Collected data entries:

◆ ◆ ◆ ◆ ◆ ◆ ◆

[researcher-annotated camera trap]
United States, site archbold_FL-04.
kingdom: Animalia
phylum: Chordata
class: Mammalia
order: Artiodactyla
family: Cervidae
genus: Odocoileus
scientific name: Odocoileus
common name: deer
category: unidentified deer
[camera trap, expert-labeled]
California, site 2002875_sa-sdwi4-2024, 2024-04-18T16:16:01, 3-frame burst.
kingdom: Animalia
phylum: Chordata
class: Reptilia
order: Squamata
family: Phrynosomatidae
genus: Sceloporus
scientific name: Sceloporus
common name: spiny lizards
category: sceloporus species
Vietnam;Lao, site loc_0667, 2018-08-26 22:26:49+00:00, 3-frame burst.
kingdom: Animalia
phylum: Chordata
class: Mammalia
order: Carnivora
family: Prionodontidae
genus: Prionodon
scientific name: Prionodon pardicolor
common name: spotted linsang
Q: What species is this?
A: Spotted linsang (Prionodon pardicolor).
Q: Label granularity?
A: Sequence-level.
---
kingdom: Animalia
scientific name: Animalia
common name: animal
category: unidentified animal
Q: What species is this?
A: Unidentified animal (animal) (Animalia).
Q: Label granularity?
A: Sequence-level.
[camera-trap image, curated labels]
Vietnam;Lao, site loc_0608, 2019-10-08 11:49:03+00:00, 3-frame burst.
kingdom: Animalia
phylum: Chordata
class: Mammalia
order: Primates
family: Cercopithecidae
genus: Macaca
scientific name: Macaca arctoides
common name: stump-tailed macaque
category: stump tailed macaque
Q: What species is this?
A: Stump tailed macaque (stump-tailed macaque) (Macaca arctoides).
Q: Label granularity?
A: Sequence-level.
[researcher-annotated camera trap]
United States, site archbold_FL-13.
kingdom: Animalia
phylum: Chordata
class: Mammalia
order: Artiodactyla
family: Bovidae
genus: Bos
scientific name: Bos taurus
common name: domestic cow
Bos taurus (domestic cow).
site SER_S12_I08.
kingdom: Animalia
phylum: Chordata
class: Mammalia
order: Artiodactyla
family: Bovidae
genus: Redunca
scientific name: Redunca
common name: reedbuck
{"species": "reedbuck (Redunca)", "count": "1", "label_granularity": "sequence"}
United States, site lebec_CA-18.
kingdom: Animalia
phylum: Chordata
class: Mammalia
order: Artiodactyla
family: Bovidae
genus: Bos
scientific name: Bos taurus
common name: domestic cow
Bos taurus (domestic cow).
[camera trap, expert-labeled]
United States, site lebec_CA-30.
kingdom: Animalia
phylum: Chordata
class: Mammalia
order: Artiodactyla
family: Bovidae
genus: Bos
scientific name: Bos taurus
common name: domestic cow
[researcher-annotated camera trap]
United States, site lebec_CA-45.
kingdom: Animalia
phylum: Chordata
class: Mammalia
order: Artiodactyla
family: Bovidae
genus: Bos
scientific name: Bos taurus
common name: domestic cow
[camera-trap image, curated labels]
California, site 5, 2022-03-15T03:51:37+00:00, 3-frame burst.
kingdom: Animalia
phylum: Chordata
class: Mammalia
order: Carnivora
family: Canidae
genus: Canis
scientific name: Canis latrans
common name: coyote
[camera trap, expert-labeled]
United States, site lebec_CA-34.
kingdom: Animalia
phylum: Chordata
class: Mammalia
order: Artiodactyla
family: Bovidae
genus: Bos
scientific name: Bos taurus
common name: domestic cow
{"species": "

◆ ◆ ◆ ◆ ◆ ◆ ◆

▶ [WHAT YOU WILL DO]
The string "burst" marks the lines to copy; report each of them from the data above.

▶ [ANSWER SECTION]
California, site 2002875_sa-sdwi4-2024, 2024-04-18T16:16:01, 3-frame burst.
Vietnam;Lao, site loc_0667, 2018-08-26 22:26:49+00:00, 3-frame burst.
Vietnam;Lao, site loc_0608, 2019-10-08 11:49:03+00:00, 3-frame burst.
California, site 5, 2022-03-15T03:51:37+00:00, 3-frame burst.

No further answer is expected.